[GIVEN EXERCISE] Copy the lines below word for word, leaving out the pictures.

[DATASET CONTENT]
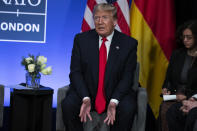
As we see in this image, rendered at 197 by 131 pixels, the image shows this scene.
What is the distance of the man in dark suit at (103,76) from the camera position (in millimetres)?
3062

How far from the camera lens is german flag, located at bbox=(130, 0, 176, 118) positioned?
14.2ft

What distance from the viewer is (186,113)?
313 centimetres

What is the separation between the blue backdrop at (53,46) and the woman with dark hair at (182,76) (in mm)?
1825

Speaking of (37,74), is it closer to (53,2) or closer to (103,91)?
(103,91)

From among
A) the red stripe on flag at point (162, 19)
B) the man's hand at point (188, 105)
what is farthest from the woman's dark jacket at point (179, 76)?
the red stripe on flag at point (162, 19)

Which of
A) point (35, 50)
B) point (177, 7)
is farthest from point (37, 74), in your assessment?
point (177, 7)

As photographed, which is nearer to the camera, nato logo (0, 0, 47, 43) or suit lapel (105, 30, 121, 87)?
suit lapel (105, 30, 121, 87)

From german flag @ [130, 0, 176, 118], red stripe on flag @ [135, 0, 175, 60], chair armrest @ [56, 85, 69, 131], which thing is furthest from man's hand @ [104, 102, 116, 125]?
red stripe on flag @ [135, 0, 175, 60]

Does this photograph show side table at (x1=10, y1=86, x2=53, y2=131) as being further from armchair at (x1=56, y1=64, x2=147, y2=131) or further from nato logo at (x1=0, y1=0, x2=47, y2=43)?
nato logo at (x1=0, y1=0, x2=47, y2=43)

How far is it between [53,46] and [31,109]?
1568mm

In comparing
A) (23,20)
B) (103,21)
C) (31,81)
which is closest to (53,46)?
(23,20)

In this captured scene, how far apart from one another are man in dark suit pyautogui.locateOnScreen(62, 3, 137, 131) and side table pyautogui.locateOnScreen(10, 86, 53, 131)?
0.43 m

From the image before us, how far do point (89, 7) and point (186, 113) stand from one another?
190cm

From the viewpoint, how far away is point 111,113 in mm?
3029
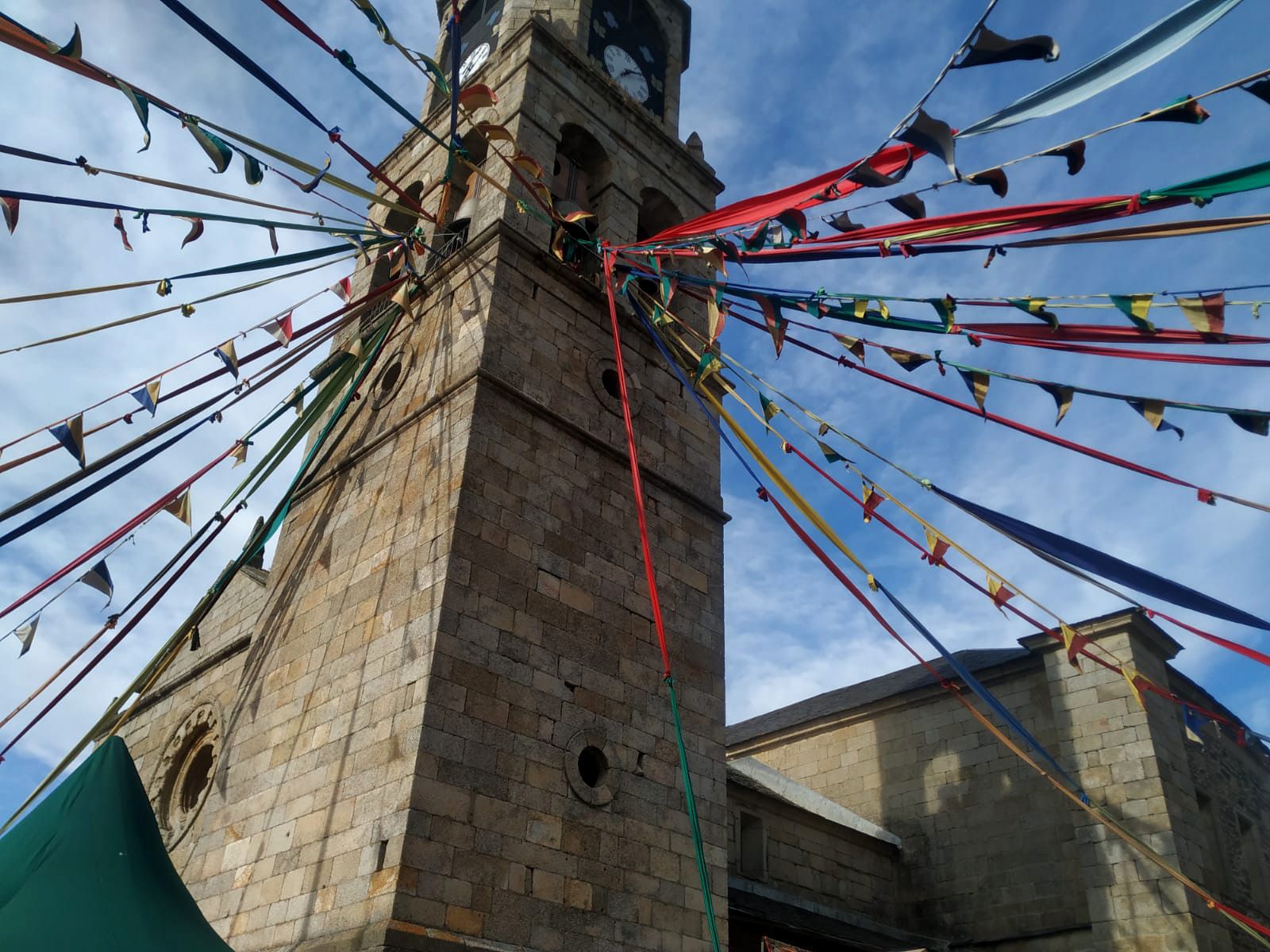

[COMPLETED TASK]
As we see in this image, rendered at 197 by 131 pixels, the image shows this scene.
What is the distance of the man in dark suit at (103,76) from the camera position (in millimetres)?
3062

How far from the camera lens is german flag, located at bbox=(130, 0, 176, 118) positioned?
14.2ft

What distance from the viewer is (186,113)?
313 centimetres

What is the separation between the blue backdrop at (53,46) and the woman with dark hair at (182,76) (in mm)?
1825

Speaking of (37,74), is it closer to (53,2) or closer to (103,91)?
(103,91)

From among
A) the red stripe on flag at point (162, 19)
B) the man's hand at point (188, 105)
what is farthest from the woman's dark jacket at point (179, 76)?
the red stripe on flag at point (162, 19)

Which of
A) point (35, 50)
B) point (177, 7)
is farthest from point (37, 74), in your assessment?
point (177, 7)

As photographed, which is nearer to the camera, nato logo (0, 0, 47, 43) or suit lapel (105, 30, 121, 87)?
suit lapel (105, 30, 121, 87)

From german flag @ [130, 0, 176, 118], red stripe on flag @ [135, 0, 175, 60], chair armrest @ [56, 85, 69, 131], which thing is furthest from man's hand @ [104, 102, 116, 125]?
red stripe on flag @ [135, 0, 175, 60]

Does this photograph show side table at (x1=10, y1=86, x2=53, y2=131) as being further from armchair at (x1=56, y1=64, x2=147, y2=131) or further from nato logo at (x1=0, y1=0, x2=47, y2=43)?
nato logo at (x1=0, y1=0, x2=47, y2=43)

How far is it between [53,46] and [31,109]?
1568mm

In comparing
A) (23,20)
B) (103,21)
C) (31,81)
which is closest to (53,46)?
(23,20)

In this captured scene, how far apart from one another are man in dark suit pyautogui.locateOnScreen(62, 3, 137, 131) and side table pyautogui.locateOnScreen(10, 86, 53, 131)?
0.43 m

From the image before us, how far do point (89, 7) and point (186, 113) stand from one another?
190cm

From the viewpoint, how far away is point 111,113 in mm?
3029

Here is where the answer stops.